Tribune reported disappointing revenue in February as its publishing division continued to struggle. Advertising income decreased 5.1 percent to $233 million, while circulation revenues slid 7 percent on single-copy declines and discounts for some home delivery.

The sale of Tribune comes as the traditional media industry, including television and radio, is beset by a steady decline in audience and advertising revenue caused by the explosion of information available on the Internet and cable. The Newspaper Association of America reported that print advertising fell 1.7 percent last year, to $46.6 billion.

The Baltimore Sun Co., which has 1,550 employees, owns The Sun and several community newspapers in the region through its Patuxent Publishing Co. and Homestead Publishing Co. divisions.

The sale of Tribune would mark the most recent transformation for The Sun, which was first published May 17, 1837. As chairman of a privately held Tribune, Zell would become The Sun's fourth owner.

The motorcycle-riding Zell gained his business reputation through real estate successes, the foundation of a fortune estimated recently by Forbes magazine at $5 billion. He came to be known as "the Grave Dancer" for his penchant for spotting and pursuing opportunities that others disregarded.

In February, Zell sold his Equity Office Properties Trust to the Blackstone Group for $39 billion.

Donald C. Fry, president and chief executive officer of the Greater Baltimore Committee, said business leaders would watch closely Tribune's proposed sale and its impact on The Sun.

"I think you always, whenever there is new ownership involved, have to be concerned with whether or not there will be any changes in the composition of management or operations of the newspaper," Fry said.

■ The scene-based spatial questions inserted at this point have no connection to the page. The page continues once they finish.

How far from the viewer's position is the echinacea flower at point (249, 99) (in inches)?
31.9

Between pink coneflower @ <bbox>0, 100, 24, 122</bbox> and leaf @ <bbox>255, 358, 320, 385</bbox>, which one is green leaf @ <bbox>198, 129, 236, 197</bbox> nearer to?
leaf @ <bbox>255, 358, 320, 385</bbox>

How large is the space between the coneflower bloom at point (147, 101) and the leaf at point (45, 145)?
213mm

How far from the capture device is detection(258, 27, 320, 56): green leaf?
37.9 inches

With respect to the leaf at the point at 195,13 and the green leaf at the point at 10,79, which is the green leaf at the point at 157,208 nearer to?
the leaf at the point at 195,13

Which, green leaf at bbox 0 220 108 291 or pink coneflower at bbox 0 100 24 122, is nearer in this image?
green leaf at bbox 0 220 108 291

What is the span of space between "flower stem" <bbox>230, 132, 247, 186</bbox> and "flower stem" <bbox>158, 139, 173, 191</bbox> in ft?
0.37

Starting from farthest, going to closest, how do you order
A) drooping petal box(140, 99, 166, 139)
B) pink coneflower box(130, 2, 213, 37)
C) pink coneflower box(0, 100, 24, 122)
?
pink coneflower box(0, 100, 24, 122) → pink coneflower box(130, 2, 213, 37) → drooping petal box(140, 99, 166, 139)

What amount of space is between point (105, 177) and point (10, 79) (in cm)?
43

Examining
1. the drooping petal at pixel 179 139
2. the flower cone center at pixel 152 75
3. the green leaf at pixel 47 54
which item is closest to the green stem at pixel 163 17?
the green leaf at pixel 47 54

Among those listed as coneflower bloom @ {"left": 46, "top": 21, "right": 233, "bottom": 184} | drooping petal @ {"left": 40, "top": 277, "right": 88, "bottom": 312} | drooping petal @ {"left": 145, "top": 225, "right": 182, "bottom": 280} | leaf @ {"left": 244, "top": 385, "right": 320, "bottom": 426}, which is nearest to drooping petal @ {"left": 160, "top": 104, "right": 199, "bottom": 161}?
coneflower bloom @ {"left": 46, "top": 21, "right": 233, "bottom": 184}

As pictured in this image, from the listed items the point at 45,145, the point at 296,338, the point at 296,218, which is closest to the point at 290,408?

Investors in various cities, including Baltimore and Los Angeles, remain interested in buying Tribune's newspapers. Craig Huber, a Lehman Brothers analyst, estimated that it would cost $517 million to buy The Baltimore Sun Co.

"Our strategy has always been to see who acquires the entire company and try to work with that person to negotiate a sale of The Sun, and that's what we still intend to do," said Theodore G. Venetoulis, a publisher and former Baltimore County executive who has been leading a local group interested in buying The Sun.

Some analysts and observers say that despite Zell's intentions to keep the company in one piece, he might be forced to consider the sale of individual properties to pay down debt.